The Gaussian graphical modelling between ApoE4 carriers and non- carriers with AD unveiled distinct correlations between the metabolites. The ApoE4 carriers’ network was more sparse, having less edges compared to the non-carriers’. Moreover, the metabolites could be clearly separated in communities based on their covariances in ApoE4 carriers, as shown in The communities found contain similar compounds (phosphatidylcholines, triglycerides, sphin- gomyelines, prostaglandines) or molecules that share metabolic pathways (amines, amines-organic acids, aspartic-glutamic acid, oxidative stress compounds-lipids). The ApoE4 non-carrier’s network appeared less cohesive, with only a few small aminic and organic acid communities.

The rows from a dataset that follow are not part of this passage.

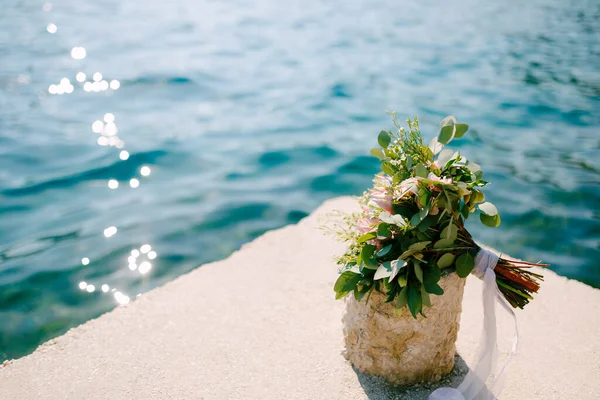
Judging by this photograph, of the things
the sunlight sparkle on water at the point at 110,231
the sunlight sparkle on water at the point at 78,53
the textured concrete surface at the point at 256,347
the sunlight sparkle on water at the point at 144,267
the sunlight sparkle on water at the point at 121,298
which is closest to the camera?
the textured concrete surface at the point at 256,347

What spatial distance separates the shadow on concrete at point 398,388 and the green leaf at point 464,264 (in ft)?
2.26

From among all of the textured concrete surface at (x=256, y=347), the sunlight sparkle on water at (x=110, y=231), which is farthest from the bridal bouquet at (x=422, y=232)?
the sunlight sparkle on water at (x=110, y=231)

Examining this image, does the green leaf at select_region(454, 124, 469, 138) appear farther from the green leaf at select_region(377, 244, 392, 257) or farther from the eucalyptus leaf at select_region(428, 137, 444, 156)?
the green leaf at select_region(377, 244, 392, 257)

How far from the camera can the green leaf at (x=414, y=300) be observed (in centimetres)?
256

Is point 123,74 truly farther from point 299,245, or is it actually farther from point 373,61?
point 299,245

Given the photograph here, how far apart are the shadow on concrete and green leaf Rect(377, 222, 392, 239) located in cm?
83

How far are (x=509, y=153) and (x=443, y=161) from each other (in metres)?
4.16

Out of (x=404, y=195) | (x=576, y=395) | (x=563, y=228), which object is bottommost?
(x=563, y=228)

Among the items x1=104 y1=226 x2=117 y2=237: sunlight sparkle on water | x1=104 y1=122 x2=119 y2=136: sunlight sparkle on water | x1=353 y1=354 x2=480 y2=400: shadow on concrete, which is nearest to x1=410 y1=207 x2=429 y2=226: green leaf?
x1=353 y1=354 x2=480 y2=400: shadow on concrete

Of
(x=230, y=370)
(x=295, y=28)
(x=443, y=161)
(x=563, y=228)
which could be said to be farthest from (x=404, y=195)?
(x=295, y=28)

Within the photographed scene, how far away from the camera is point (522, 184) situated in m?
5.84

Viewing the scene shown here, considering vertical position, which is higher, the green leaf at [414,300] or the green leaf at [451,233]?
the green leaf at [451,233]

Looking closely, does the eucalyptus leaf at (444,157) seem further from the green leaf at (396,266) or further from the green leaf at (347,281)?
the green leaf at (347,281)

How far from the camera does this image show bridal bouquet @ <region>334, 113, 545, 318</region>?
103 inches
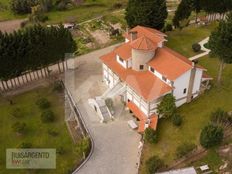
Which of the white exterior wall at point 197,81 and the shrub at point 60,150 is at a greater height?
the white exterior wall at point 197,81

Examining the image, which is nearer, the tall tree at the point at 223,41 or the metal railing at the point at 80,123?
the metal railing at the point at 80,123

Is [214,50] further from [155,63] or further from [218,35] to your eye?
[155,63]

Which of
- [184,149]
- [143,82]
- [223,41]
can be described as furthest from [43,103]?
[223,41]

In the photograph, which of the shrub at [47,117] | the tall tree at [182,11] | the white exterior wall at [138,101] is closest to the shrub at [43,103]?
the shrub at [47,117]

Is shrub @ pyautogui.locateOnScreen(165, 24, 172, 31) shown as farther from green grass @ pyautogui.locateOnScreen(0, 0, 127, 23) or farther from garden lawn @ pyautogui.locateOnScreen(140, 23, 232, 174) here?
green grass @ pyautogui.locateOnScreen(0, 0, 127, 23)

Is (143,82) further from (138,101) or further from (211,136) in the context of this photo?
(211,136)

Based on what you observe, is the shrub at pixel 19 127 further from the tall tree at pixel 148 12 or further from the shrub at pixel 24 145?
the tall tree at pixel 148 12

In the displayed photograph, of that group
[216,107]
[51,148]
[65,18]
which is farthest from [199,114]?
[65,18]
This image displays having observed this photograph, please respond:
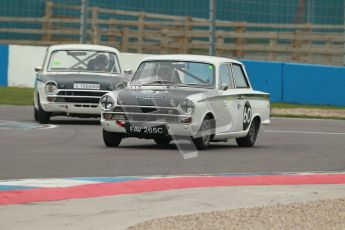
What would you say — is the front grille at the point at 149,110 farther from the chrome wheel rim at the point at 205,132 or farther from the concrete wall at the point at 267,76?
the concrete wall at the point at 267,76

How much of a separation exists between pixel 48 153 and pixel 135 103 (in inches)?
54.3

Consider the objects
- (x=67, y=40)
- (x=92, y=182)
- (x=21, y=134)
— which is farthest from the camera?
(x=67, y=40)

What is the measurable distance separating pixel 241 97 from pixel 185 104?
1620mm

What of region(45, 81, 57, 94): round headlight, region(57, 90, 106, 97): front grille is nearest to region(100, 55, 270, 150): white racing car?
region(57, 90, 106, 97): front grille

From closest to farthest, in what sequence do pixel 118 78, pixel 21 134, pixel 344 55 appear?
1. pixel 21 134
2. pixel 118 78
3. pixel 344 55

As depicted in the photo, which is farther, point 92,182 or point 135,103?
point 135,103

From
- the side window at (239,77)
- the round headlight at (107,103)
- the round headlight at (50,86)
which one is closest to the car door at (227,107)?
the side window at (239,77)

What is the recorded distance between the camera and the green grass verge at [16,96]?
2602 cm

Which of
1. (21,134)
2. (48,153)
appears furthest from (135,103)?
(21,134)

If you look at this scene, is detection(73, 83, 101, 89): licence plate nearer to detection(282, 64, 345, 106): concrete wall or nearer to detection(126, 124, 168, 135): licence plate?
detection(126, 124, 168, 135): licence plate

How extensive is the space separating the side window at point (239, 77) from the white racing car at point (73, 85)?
3164 mm

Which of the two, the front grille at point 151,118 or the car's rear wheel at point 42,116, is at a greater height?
the front grille at point 151,118

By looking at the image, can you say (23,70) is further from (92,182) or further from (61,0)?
(92,182)

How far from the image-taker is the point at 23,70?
104 feet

# Merge the sparse high precision matrices
TST <- Union(P0s$S1$sparseParCor, P0s$S2$sparseParCor)
PCE4NO <- TST$M1subset
PCE4YES <- TST$M2subset

# Create a color map per metabolite class
Colors <- rownames(PCE4YES)
Colors[grep("Am", rownames(PCE4YES))] <- "pink"
Colors[grep("OA", rownames(PCE4YES))] <- "lightblue"
Colors[grep("Lip", rownames(PCE4YES))] <- "yellow"
Colors[grep("OS", rownames(PCE4YES))] <- "grey"
# httpgd::hgd( width = getOption("httpgd.width", 700),
#   height = getOption("httpgd.height", 700),)
set.seed(111213)
# Plot he sparsified ridge matrix of ApoE4 carriers with AD
Coords <- Ugraph(PCE4YES,
  type = "fancy", lay = "layout_with_fr",
  Vcolor = Colors, prune = FALSE, Vsize = 5, Vcex = 0.3, cut = 0.5,
  main = "ApoE4 carriers with AD"
)

# Plot the sparsified ridge matrix of ApoE4 non-carriers with AD
Ugraph(PCE4NO,
  type = "fancy", lay = NULL, coords = Coords,
  Vcolor = Colors, prune = FALSE, Vsize = 5, Vcex = 0.3, cut = 0.5,
  main = "ApoE4 non-carriers with AD"
)

# Plot the differential network
diffgraph <- DiffGraph(PCE4NO, PCE4YES,
  lay = NULL, coords = Coords,
  Vcolor = Colors, Vsize = 5, Vcex = 0.3, main = "Differential Network"
)

Distinct metabolite communities among ApoE4 carriers/non carriers

# Get the communities per class
set.seed(141516)
CommC1 <- Communities(PCE4NO,
  Vcolor = Colors, Vsize = 5, Vcex = 0.3,
  main = "ApoE4 non-carriers with AD"
)

CommC2 <- Communities(PCE4YES,
  Vcolor = Colors, Vsize = 5, Vcex = 0.3,
  main = "ApoE4 carriers with AD"
)

PC0list <- list(PCE4NO = PCE4NO, PCE4YES = PCE4YES)
# Get the network statistics
NetStats <- GGMnetworkStats.fused(PC0list)

NetStatsE4yes <- NetStats[, 10:18]
NetStatsE4no <- NetStats[, 1:9]

NetStatsE4yes[, c(3, 9)] <- NetStatsE4no[, c(3, 9)] <- NULL
DegreesE4yes <- as.data.frame(NetStatsE4yes[, 1], rownames(NetStats))
DegreesE4no <- as.data.frame(NetStatsE4no[, 1], row.names = row.names(NetStatsE4no))
head(DegreesE4yes[order(DegreesE4yes[, 1], decreasing = TRUE), , drop = FALSE], 20)
                                   NetStatsE4yes[, 1]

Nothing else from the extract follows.